Strona:PL Alighieri Boska komedja 042.jpeg

Ta strona została uwierzytelniona.

Raz dla zabawy czytaliśmy razem,
Jako Lancelot wpadł w więzy miłości.[1]
Byliśmy sami i próżni obawy...
W ciągu czytania nieraz oczy nasze
Zbiegły się z sobą i twarze pobladły...
Zgubił nas w końcu jeden ustęp mały:
Gdyśmy czytali, jak uśmiech roskoszy
Stłumił całunkiem kochanek namiętny, —
Ten, co bodajby nigdy mnie rzucił,
Usta me cały ucałował drzący.....
Księga i pisarz Geleotem były.....[2]
Jużeśmy w dniu tym dalej nie czytali!....
Gdy mi to jeden z duchów opowiadał,
Drugi tak szlochał, że litością zdjęty,
Traciłem zmysły, jak gdybym umierał...
I padłem, jako martwe ciało pada! —




Objaśnienia.

1. Minos, znany z mythologji jako sędzia ludzi po śmierci, zjawia się w poemacie Dantego w tymże charakterze, ale, podobnie jak Charon, zmieniony w djabła. Podobało się Poecie wyobrazić, że Minos, nie słowami, ale skinieniem ogona, wskazuje potępieńcom miejsce ich kary w Piekle.
2. Myśl wiersza tego mógł Dante powziąć ze słów Ewangelisty: Lata porta et spatiosa via est, quae ducit ad perditionem (Math. VII. 13.).
3. Też same wyrazy słyszeliśmy już z ust Wirgiliusza w odezwie jego do Charona (Ob. P. III. przyp. 8).
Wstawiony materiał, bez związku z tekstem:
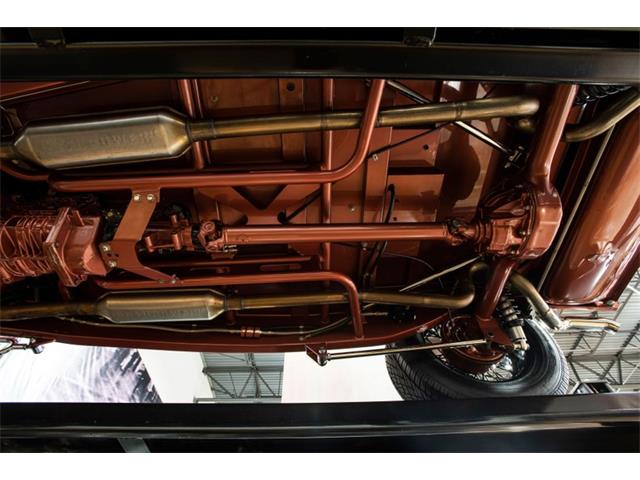 1932 Ford Roadster (CC-1312159) for sale in Charlotte, North Carolina
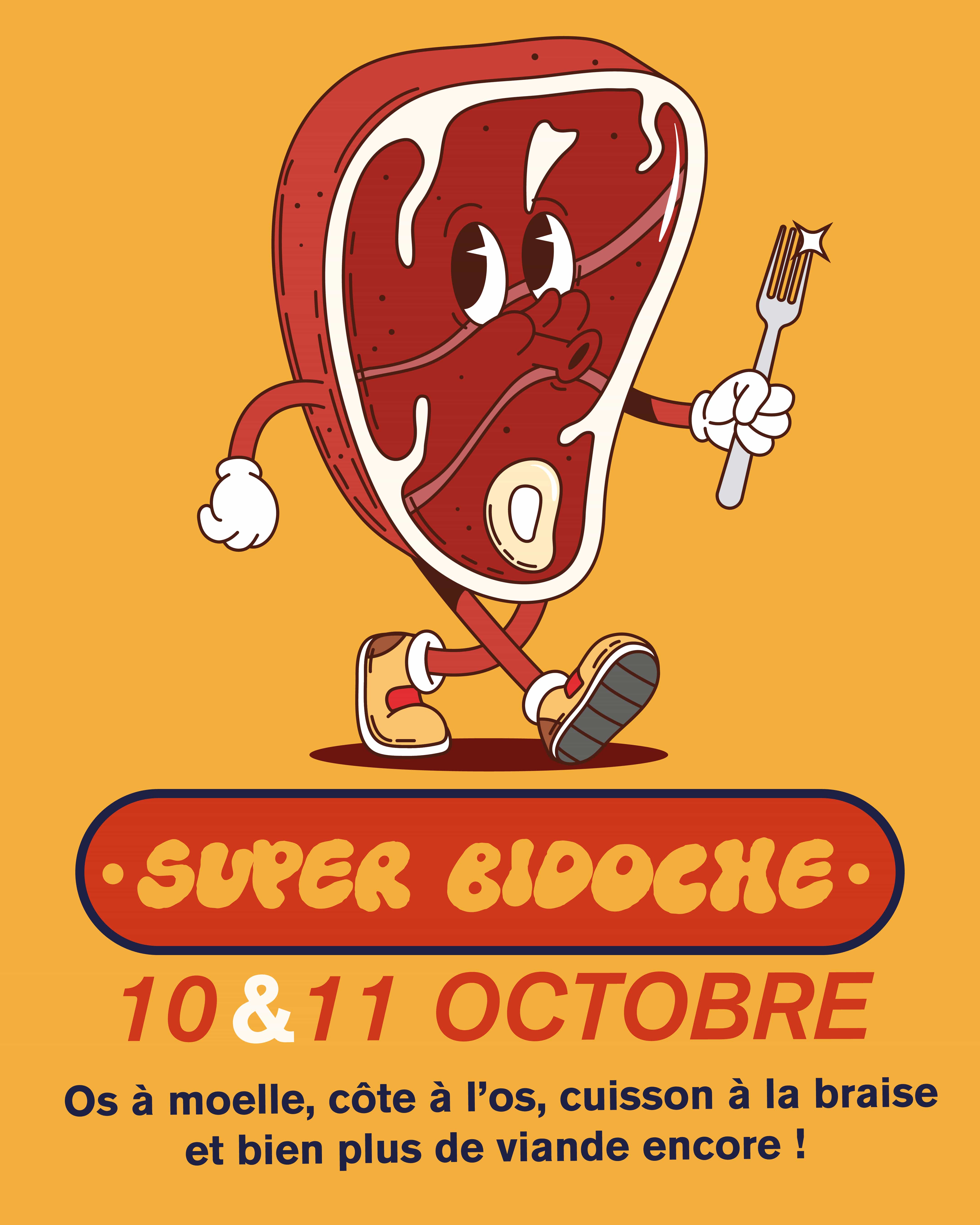 2025-10-11-superbidoche1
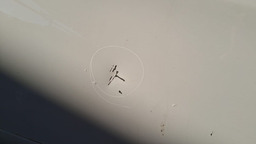 PORTA DIANTEIRA DIREITA CRETA 2017 2018 A 2024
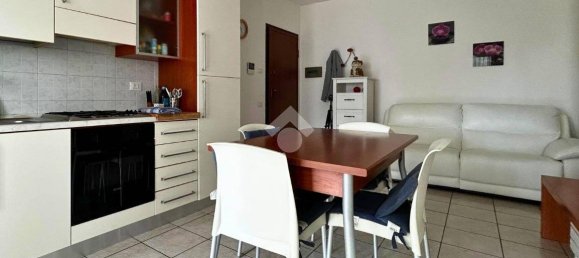 1 Schlafzimmer Wohnung in Dalmine, Italy, Nr. 365436 3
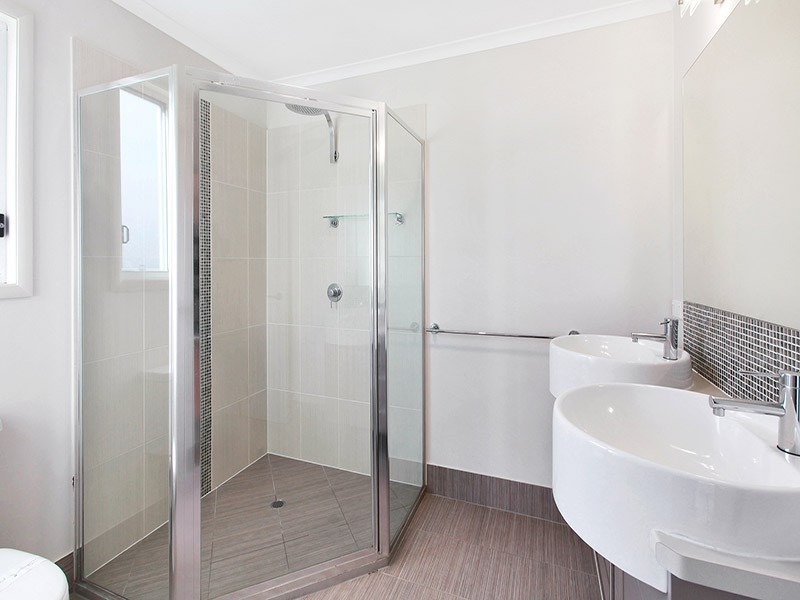 12 Donna Place, Buderim QLD 4556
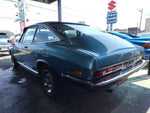 117 COUPE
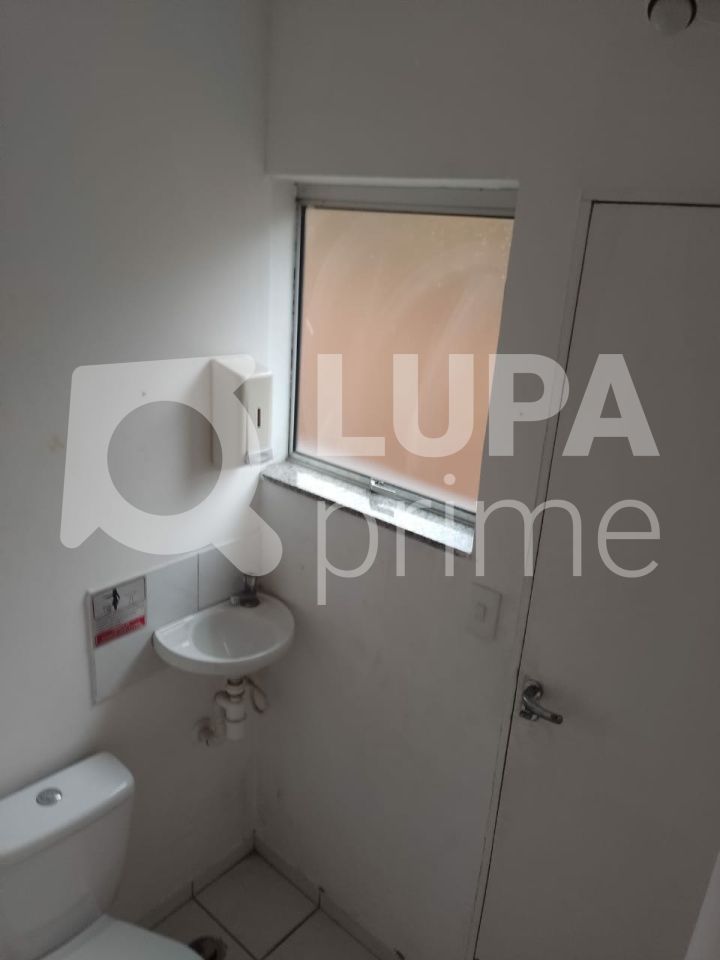 sobrado-venda-sao-paulo-santana-3dormitorios-1vaga-150m2-LS40130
  1. Przygody Lanceleta (Lancelot du Lac), były książką bardzo wziętą w wyższem towarzystwie, za czasów Dantego. Bohater romansu, Lancelot, był jednym z rycerzy tak zwanego okrągłego stołu (de la Table Ronde) na dworze króla Artura i kochankiem żony tego króla Zinewry.
  2. Galetto był powiernikiem Lancelota i Zinewry i urządzał ich miłośne schadzki. — Franczeska mówi, że między nią a kochankiem jej, Paolo, rozpoczęły się miłostki nieprawe, w skutek czytania Lancelota, dla nich więc Galeotem była istotnie księga i ten co ją napisał (e chi lo scrisse).